Reverie

Apr 03, 2007 16:22

My dream:
Boring, boring, I know. I'm just keeping my hand in.
I dreamed of ancient China, or at least a thin version of ancient China informed by a few old tv shows, some recent movie trailers and little else.
In a town square, a poor man sat reading a large, leather-bound volume. The book was borrowed by a master scholar in a place of learning which was also a seat of local power. Back in the square, a series of elite warriors faced one another in turn and fought to the death. Some wore costumes and equipment which were elaborate and intricate to the point of impracticality. The fights lasted seconds.
Still, back with the scholars, one such learned man said: 'Give me but one hundred of these master warriors and I will challenge an empire!'
Then, in standard dream fashion, I turned from observer to participant. The first master scholar instructed me to seek the poor man from whom the book had been borrowed, and gave me a message to pass on.
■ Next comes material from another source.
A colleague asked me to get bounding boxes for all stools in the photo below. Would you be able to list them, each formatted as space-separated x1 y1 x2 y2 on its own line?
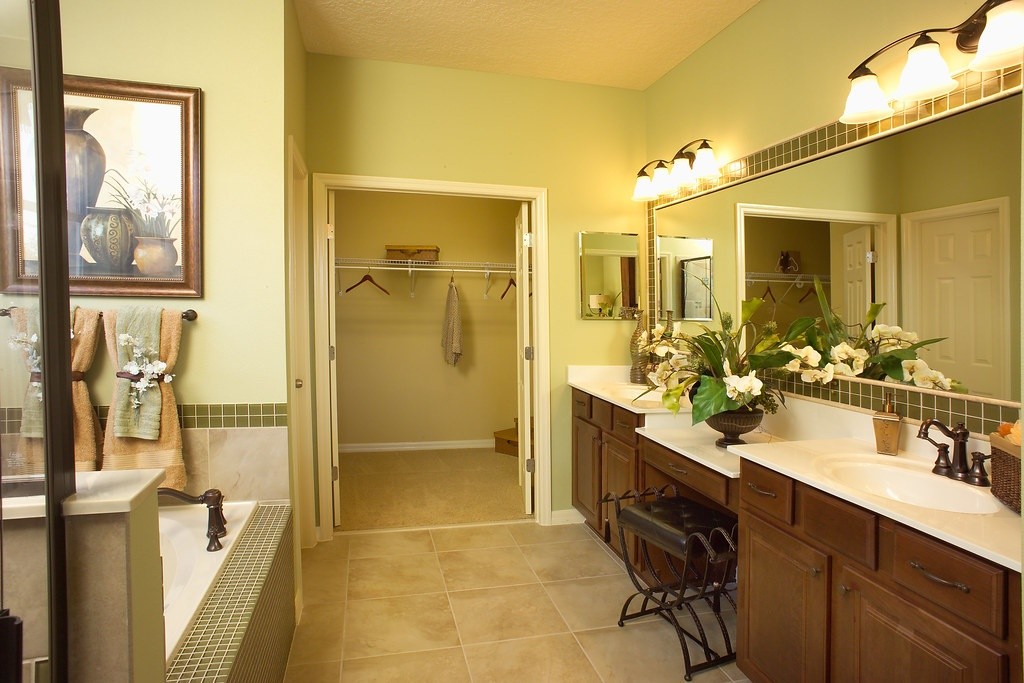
593 482 740 681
The message was cryptic, though doubtless wise, and went on a bit. 'Hang on,' I said to the Master, 'I'll need to write this down'. The sage permitted himself a chuckle.

My nightmare:
Then it was Saturday morning in that other illusory realm we might refer to as wakefulness.
After breakfast I went into town to have my shaggy mane clipped. Incontinent on the subject of impending parenthood, I blabbed to my barber who jested archly on the savings I'd have made if only I'd bought a pack of three. 'And you'd have got to do it another two times', he giggled.
I met Mo and we strolled. She hit her usual retail favourites. Let me tell ya, from outside a pound shop on the Trongate on a Saturday afternoon, you can see the end of civilization as we know it. Is this the world into which we bring our child, I asked myself yet again, pondering the lame and halt, mad and bad of this, a once-major city in the haphazardly propped-up remnants of a former great power...From this spot on the pavement in the centre of town, only the few relatively well-off passers-by look healthy and sane; everyone else appears to be ill. But the children of the well-off are mutilating their faces and everyone's sucking on a cigarette like it's breathing gear, clasping plastic bags of trinkets and gew-gaws. The whole place looks, as they say where Mo's from, powerful failed.
Then we go round the corner and sit for a while. I ingest a little of my own poison, which this afternoon comes by the pint imperial in black liquid form.
May our kid grow up smart and strong.